Did you know that Savannah Lakes Village is actually built along the shores of a river?
Beautiful Lake Thurmond is part of the Savannah River and it is constantly in motion!
The history of Lake Thurmond dates back as far as 1890 when The U.S. Army Corps of Engineers issued a survey report recommending a series of dams along the Savannah River to protect Augusta, Georgia from potential flooding. More than thirty years passed before the U.S. began to seriously consider constructing dams along the river. Over fifty years from the initial survey, in 1946, construction began on two of the proposed dams, not for flood control, but hydroelectricity.
The depressed economy following World War II, a steel strike, and The Korean War all caused significant delays. Finally, in 1951, the concrete structure of the dam was completed and the reservoir began to fill. The hydroelectric generators were installed over the next few years, and the project was considered complete in 1955. The dam sits squarely on the South Carolina and Georgia state lines.

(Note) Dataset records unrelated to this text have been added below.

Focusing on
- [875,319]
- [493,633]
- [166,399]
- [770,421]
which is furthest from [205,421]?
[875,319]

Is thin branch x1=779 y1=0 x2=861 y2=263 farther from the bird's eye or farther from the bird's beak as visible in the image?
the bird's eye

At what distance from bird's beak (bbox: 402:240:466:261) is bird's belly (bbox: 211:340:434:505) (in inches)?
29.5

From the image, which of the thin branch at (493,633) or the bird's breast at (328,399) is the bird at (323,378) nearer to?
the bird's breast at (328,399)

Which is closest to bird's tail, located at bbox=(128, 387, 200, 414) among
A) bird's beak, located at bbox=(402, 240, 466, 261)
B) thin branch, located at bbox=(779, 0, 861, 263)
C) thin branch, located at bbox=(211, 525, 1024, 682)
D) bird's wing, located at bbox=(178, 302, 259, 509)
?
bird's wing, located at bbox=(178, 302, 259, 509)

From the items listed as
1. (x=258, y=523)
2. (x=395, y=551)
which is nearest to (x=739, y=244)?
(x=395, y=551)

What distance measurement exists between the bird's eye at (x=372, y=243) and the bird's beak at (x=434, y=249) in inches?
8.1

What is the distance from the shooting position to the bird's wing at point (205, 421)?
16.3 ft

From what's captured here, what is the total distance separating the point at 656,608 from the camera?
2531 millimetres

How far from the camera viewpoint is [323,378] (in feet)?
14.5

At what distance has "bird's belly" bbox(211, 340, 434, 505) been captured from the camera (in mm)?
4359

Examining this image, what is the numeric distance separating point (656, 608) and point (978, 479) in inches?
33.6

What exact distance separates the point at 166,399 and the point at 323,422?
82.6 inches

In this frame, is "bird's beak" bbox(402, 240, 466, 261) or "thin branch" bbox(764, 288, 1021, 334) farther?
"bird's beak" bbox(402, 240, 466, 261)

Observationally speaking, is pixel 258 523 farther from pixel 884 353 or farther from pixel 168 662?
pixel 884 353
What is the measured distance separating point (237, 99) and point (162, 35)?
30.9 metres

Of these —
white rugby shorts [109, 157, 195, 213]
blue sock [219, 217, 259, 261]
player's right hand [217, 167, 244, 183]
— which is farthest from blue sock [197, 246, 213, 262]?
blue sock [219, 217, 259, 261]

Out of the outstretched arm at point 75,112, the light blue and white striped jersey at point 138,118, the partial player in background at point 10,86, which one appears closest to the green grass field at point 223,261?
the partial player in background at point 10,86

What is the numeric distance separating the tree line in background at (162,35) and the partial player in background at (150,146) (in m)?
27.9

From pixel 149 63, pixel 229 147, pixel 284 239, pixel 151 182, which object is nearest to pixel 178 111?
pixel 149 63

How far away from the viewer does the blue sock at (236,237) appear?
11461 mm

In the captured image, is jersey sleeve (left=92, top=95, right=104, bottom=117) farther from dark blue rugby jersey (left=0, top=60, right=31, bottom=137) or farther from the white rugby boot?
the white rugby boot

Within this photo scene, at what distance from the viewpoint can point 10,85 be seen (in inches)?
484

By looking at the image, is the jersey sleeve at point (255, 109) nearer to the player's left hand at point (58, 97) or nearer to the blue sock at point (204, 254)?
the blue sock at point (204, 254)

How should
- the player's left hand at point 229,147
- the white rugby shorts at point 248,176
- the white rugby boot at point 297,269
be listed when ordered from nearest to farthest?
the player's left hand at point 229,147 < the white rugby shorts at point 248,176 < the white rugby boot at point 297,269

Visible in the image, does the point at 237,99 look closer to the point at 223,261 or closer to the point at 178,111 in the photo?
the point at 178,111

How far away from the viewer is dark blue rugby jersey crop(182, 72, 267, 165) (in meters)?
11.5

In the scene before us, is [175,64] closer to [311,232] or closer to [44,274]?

Although federally emphasized for its power generation through several presidencies including Roosevelt and Truman, Thurmond Dam does save an estimated $185,000 annually in flood-related damage to both Augusta and Savannah, GA. The dam and lake were officially named Clarks Hill after Georgia's Revolutionary War hero Elijah Clarke. In 1987, Congress voted to change the name in honor of South Carolina's longtime U.S. Senator Strom Thurmond. Georgians did not take kindly to the new title, though, and the dam and its "lake" are often still known as Clarks Hill by the locals on both sides of the line.